When I read that the extinction of the dinosaurs had been caused by a collision between the earth and an asteroid I thought that it was nonsense because the impact would not affect animals on the other side of the world, and, if it did, the mammals would be killed off as well.

Then I watched a television programme in which it was explained that the impact raised a cloud of dust that covered the whole world and blotted out the sun. The green plants died and then the animals that fed on them and then the animals that fed on those animals. The mammals survived because they lived in the leaf litter and ate grubs. The plants died, but their seeds survived. For once in my life I was able to experience the rare pleasure of being proved wrong.

It is an interesting thought that while the dinosaurs were alive there were no mammals larger than a mouse. If that asteroid had been deflected from its course by one degree there would be no large mammals today: no rabbits, no dogs, no elephants, no people. [This has been mentioned by other people.]

Observations on the planet Uranus:

(added on 12th October, 2014)

It is generally thought that, apart from the earth, there are five planets that are visible to the naked eye, but there is one more, Uranus, that can sometimes be seen by people with exceptionally good eyesight.

There is a well-known song that begins ‘While shepherds watched their flocks by night …’. Those words would never have been written if there hadn’t been thousands of people engaged in a similar activity for hundreds of years.
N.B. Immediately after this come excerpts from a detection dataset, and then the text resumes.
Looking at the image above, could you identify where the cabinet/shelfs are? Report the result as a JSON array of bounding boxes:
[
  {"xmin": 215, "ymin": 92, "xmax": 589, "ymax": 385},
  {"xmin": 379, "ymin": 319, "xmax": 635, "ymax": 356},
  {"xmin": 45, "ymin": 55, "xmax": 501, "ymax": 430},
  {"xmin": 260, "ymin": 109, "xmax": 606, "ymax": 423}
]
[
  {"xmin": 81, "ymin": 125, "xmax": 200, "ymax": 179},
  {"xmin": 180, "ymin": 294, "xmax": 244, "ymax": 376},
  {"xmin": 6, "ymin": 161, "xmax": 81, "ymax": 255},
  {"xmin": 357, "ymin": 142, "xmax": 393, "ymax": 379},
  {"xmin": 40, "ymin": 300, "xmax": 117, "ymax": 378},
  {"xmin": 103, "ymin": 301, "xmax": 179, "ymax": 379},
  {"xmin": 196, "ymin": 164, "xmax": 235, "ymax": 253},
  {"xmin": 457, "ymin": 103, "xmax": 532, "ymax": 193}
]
Apart from watching their flocks there wasn’t much for these people to do except to study the stars. No doubt most of them concentrated on the brighter stars, but there must have been some who preferred to study a small area of sky, and surely a few of these would have noticed a very faint star that changed its position over time and must therefore be a planet. There must have been many arguements over the years between people who claimed that there were six planets and people who thought that there were only five because they couldn’t see the sixth and because ‘everybody knows’ that there are only five. Perhaps one day an ancient letter will be found in an archaeological site in which this question is discussed.

Observations on the rotation of the earth:

When I was very young I took part in a lot of discussions about whether people were animals. I would argue that people must be animals because they had the same number of limbs, the same arrangement of facial features and so on. Other people would say that we are not animals because we have a greater intellectual ability and so on. At the time I was convinced that I was right, but now I can see that we were both right. The question of whether people are animals is not a matter of fact, but a matter of the meaning of words. When people say that ‘animals take in oxygen and breathe out carbon dioxide’ they mean animals including people. When it says in the Y.H.A. handbook that ‘no member may bring an animal into a hostel’ it means animals excluding people.
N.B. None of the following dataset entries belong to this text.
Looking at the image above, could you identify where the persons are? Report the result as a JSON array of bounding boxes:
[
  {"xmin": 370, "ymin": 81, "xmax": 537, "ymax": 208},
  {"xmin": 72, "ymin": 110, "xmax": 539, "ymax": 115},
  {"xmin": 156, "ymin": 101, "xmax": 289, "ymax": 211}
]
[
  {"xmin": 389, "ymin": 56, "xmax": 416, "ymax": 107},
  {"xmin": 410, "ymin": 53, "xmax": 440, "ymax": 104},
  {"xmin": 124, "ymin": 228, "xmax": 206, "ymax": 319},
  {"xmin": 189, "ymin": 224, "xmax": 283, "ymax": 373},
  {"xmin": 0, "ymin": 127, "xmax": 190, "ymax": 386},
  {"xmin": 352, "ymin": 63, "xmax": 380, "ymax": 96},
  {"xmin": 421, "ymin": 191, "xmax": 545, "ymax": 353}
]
In the same way when people argued in the sixteenth century about whether the sun goes round the earth or whether the earth rotates on its axis, they were not disputing a fact, but looking at the same fact in two different ways. It’s not incorrect to say that a car that is waiting at traffic lights is stationary just because the earth is travelling through space. It’s simply a matter of what you choose to regard as stationary. It is convenient to regard the earth as stationary when dealing with the traffic in a town, but it is inconvenient to do so when studying the motion of the planets.

5th November, 2003

Observations on wave-particle duality:

If you float a beach-ball on the sea when there is an off-shore breeze the ball will go up and down with the waves and move away from the shore at the same time. So why do some people have difficulty in visualising a photon as a wave and a particle at the same time?